------ TEXT FOR ANALYSIS ------
2

I'm outlining a program.

Basically, I want to use nftw to traverse the directory tree and perform a task(myexecutable).

this function nftw takes for example (fn) as an argument and uses it as a callback function.

Now I am planning to use a classic fork-exec inside this callback function that I have defined to gain as much speed as possible by distributing the task over multiple instances of the same process for different files to make that happen almost at simultaneously.

lets say I want to do action P on every file. so I define my callback function like:

static int fn(const char* pathname, const struct stat* st, int tf, struct FTW* ff){
    if(tf == FTW_F){
        if(fork() == 0){
            execl("myexecutable", "myexecutable", pathname, NULL);
            exit(0);
        }else{
            return 0;
        }
    }
}

also different instances of myexecutable do not in anyway depend on each other or share any resources. and they don't need to communicate with the parent process and vice versa.

can this cause a problem with the calling function?

should I expect nftw to go crazy over this or show undefined behavior?
------
Resume the forum post about launching processes with fork and exec from an nftw callback, starting right after its final sentence.
------ GIVEN INFORMATION ------
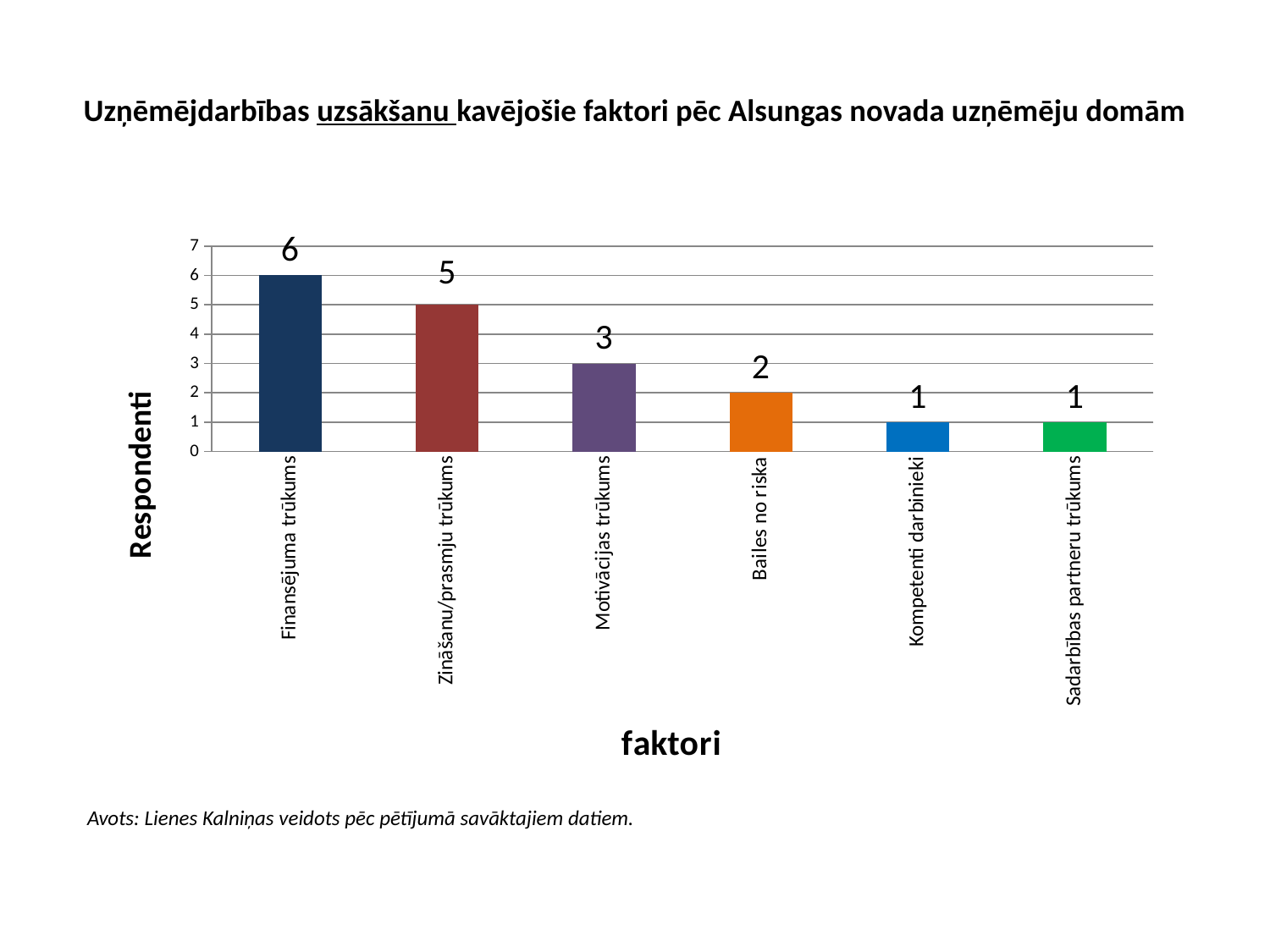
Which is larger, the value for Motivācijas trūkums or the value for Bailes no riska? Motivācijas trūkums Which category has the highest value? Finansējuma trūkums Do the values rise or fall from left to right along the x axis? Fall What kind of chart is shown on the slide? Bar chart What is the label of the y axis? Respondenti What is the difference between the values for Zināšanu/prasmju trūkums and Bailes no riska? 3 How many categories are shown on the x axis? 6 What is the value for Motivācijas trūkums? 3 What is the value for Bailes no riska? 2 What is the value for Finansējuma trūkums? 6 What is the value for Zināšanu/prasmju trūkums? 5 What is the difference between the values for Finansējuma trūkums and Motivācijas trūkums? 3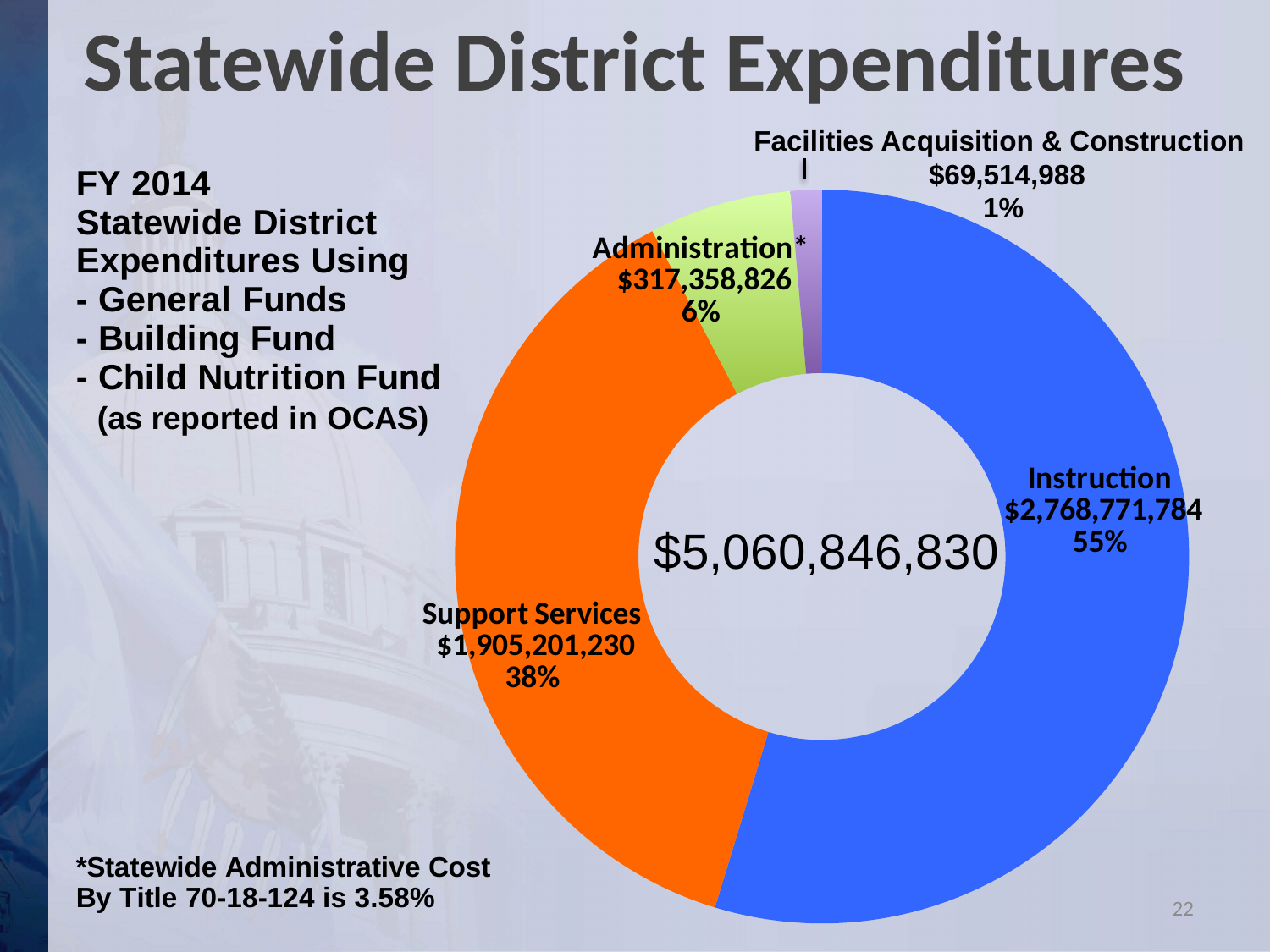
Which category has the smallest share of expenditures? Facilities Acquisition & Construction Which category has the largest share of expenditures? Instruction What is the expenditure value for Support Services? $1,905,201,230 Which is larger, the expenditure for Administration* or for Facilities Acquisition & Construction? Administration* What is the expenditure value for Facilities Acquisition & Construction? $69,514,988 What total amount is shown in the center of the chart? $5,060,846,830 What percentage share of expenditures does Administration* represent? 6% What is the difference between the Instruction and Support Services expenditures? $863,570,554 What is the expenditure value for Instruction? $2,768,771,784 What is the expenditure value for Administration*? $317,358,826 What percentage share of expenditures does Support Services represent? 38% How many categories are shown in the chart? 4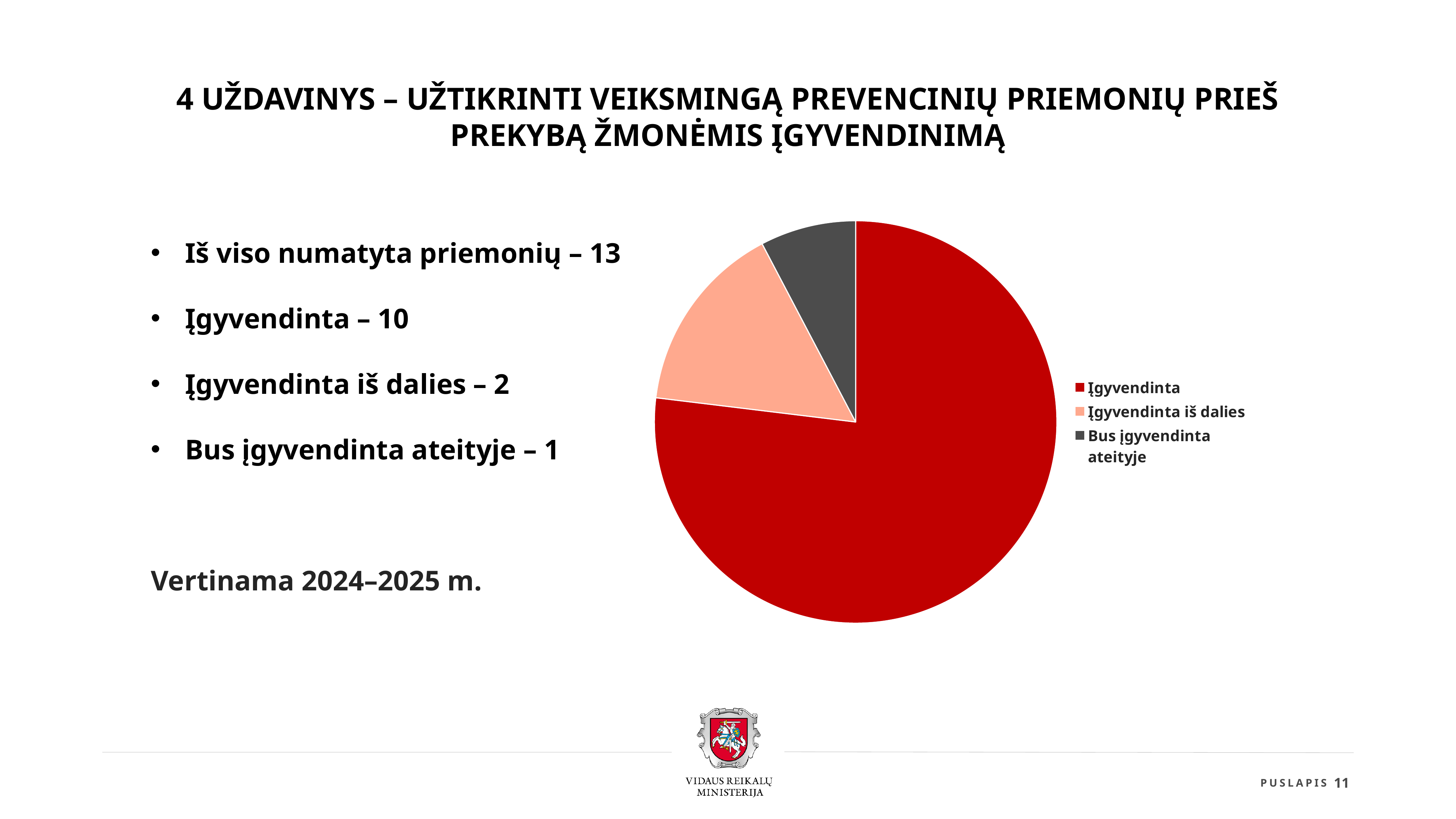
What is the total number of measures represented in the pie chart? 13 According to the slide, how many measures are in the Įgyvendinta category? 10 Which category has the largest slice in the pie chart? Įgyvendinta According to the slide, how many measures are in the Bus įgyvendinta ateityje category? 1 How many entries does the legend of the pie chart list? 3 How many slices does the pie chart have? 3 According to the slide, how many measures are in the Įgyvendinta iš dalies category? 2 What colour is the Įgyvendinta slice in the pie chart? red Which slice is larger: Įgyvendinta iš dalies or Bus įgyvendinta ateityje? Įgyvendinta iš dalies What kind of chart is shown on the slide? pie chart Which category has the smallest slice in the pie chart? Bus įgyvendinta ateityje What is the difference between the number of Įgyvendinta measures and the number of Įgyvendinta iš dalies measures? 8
------
## RESULT FOR THIS EXERCISE:
hirad davari
  • 103
  • 6
  • 2
    execl will replace the running process, so the fact that you are in a callback doesn't matter. – stark Aug 22 '22 at 13:11
  • 1
    If you incorporate the logic in `myexecutable` into the program starting `myexecutable` you could use threads instead. It is often faster to start a thread than doing `fork()` + `exec*()`. – Ted Lyngmo Aug 22 '22 at 13:23
  • 2
    It may be safer to call either `_exit` or `_Exit` instead of `exit` if the `execl` call returns in the child process. – Ian Abbott Aug 22 '22 at 13:25
  • 1
    You should print an error message and exit with a non-zero status if `execl()` fails. You should probably print an error message when `fork()` fails, rather than just reporting success — as you might well run out of processes on a big file system. You are right not to bother checking the return value from `execl()` — if it succeeds it doesn't return; if it returns, it failed. You probably need to beware of the number of zombie processes this can create. – Jonathan Leffler Aug 22 '22 at 14:12
  • @JonathanLeffler Thank you. I am aware of that problem. The solution I came up with is that the dispatching function will keep track of the child processes and will put a reasonable limit on the number of them. It will perform a wait(&st) before calling a new fork. – hirad davari Aug 23 '22 at 07:50
  • Rather than `wait()`, consider a loop using `waitpid()` with the `WNOHANG` option. That will collect multiple children (one per iteration) without blocking. – Jonathan Leffler Aug 23 '22 at 10:56

1 Answers1

7

This won't be a problem because you're calling execl immediately after the new process is forked. All process memory, including any state nftw might have, is replaced with that of the new program.

The only change you should make is to call _exit instead of exit in case execl fails. That way it won't call any atexit handlers and potentially cause issues with open file descriptors in the parent process.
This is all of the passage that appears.